でもそこで最後のあれですよ。ひええええええって悲鳴を上げてしまった。胸がえぐられた……。あんな大観衆の前で丁寧に心を折られるなんて思ってもいなかった。そしてその直後のニーマンの復活も。
最後の最後、やっと手が届いた! っていう気持ちもあり、いやでもこれだいぶとおかしいよ……っていう気持ちもあり。
すごくいい映画だとは思うんですが、心を投げ出してまで手に入れようとするそれは本当にあなたを生かすのだろうか、という疑問が浮かび、腑に落ちないところが残る視聴でした。

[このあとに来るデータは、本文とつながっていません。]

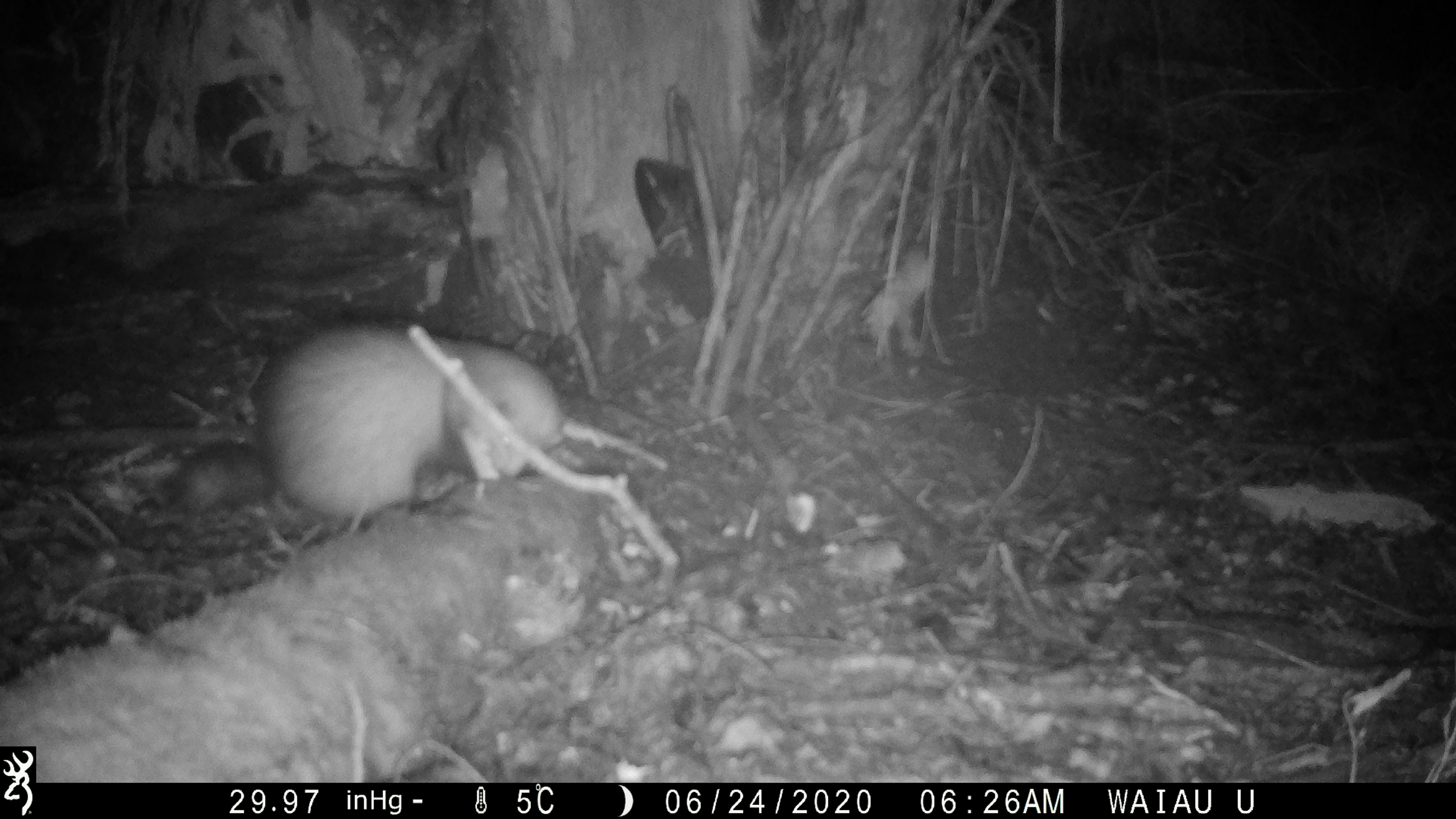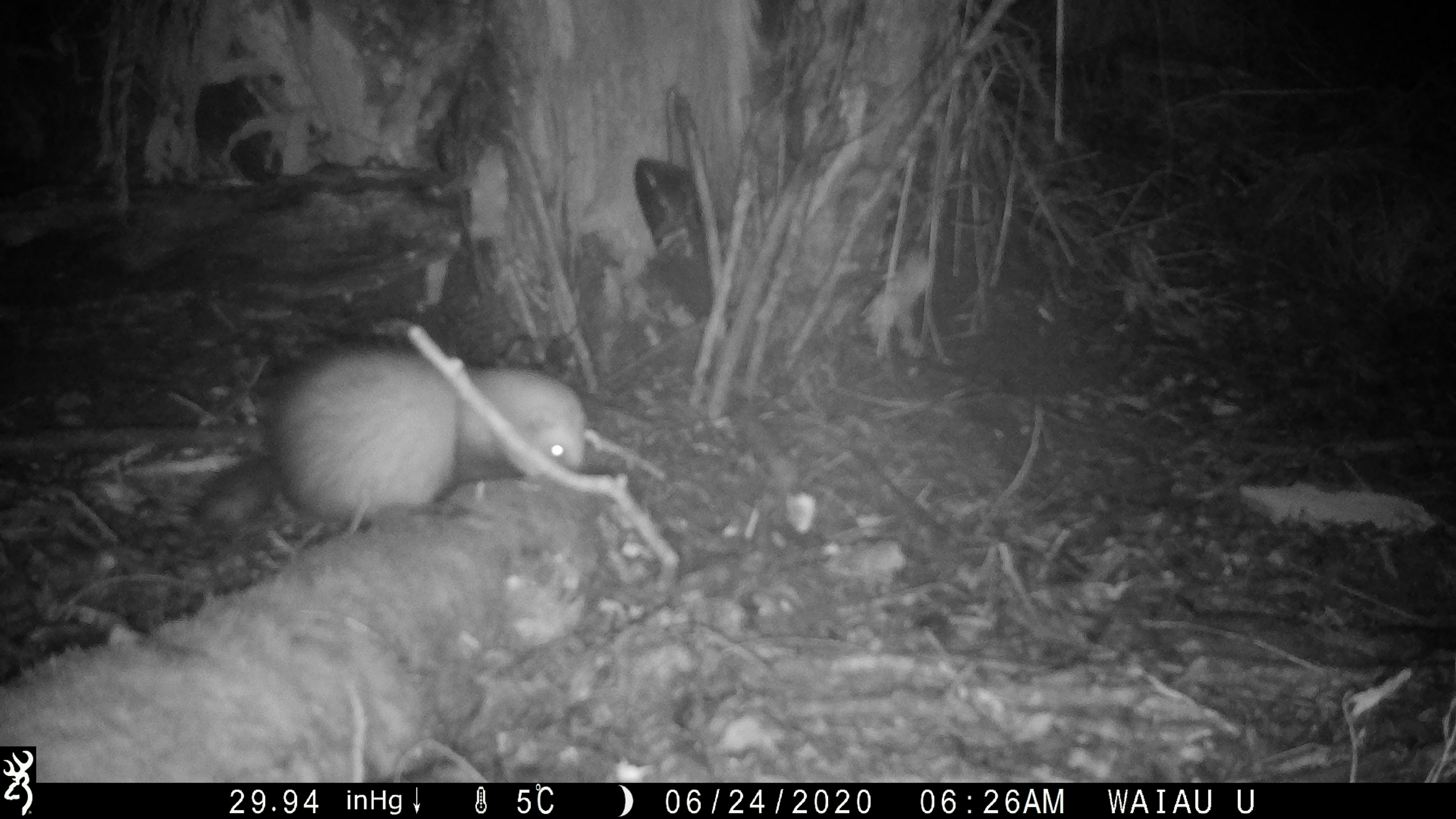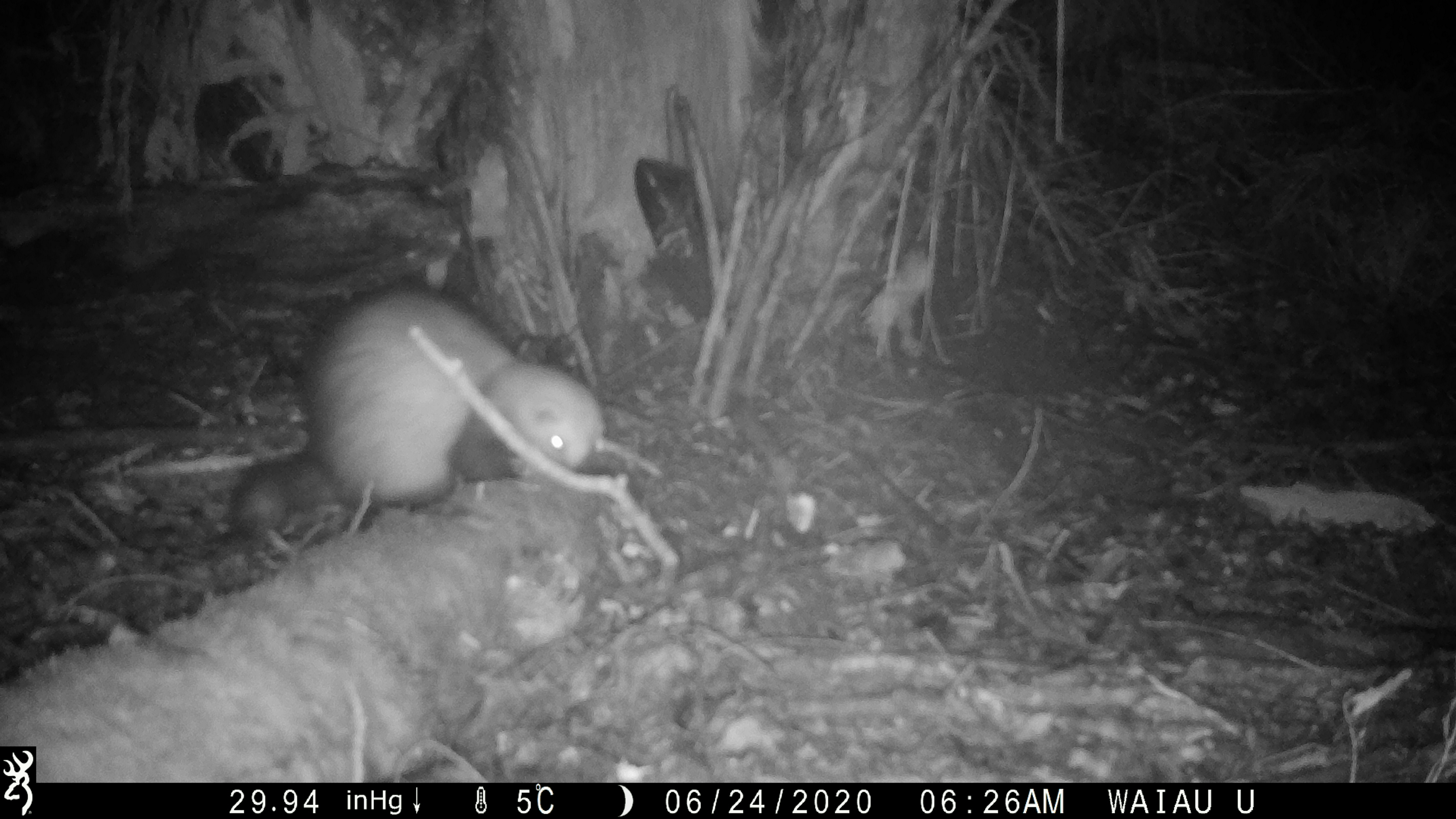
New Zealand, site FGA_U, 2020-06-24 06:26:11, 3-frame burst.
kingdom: Animalia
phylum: Chordata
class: Mammalia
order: Carnivora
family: Mustelidae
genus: Mustela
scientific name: Mustela furo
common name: ferret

ニューヨークの下町で靴修理店を営むマックスは、老いた母親と二人暮らし。うだつの上がらない中年男のまま、恋人もおらず、単調な毎日を過ごしていた。ある日代々受け継がれてきた旧式ミシンで靴を修理し、試し履きをしたところ、鏡に映っていたのはその靴の持ち主。魔法のミシンで修理した靴を履けば、その靴の持ち主になれるのだった。マックスはその魔法を使って楽しい毎日を過ごし始めるが……。
現代ものなのにきっちりファンタジーの構成で(魔法がらみでおいしい思いをする→やばい事件に巻き込まれる→その能力を使って人助けをする)とても面白かったです。魔法による悲喜こもごも、コメディとシリアス、善と悪みたいなものがうまく対比されていて飽きなかったなあ。しかしニューヨークの下町という舞台設定だからか、絵柄が地味なのがまた面白い笑
女性が本格的に登場するのが中盤以降からなのですが、ここからまたちょっと色が変わって面白くなったなあ。
ラストで真相が明かされて、最後に先祖代々の秘密を明かされたシーンは、主人公の年齢はちょっと上だけれども正しく父親から子へ受け継がれていくものが存在するファンタジーでした。いい話だった。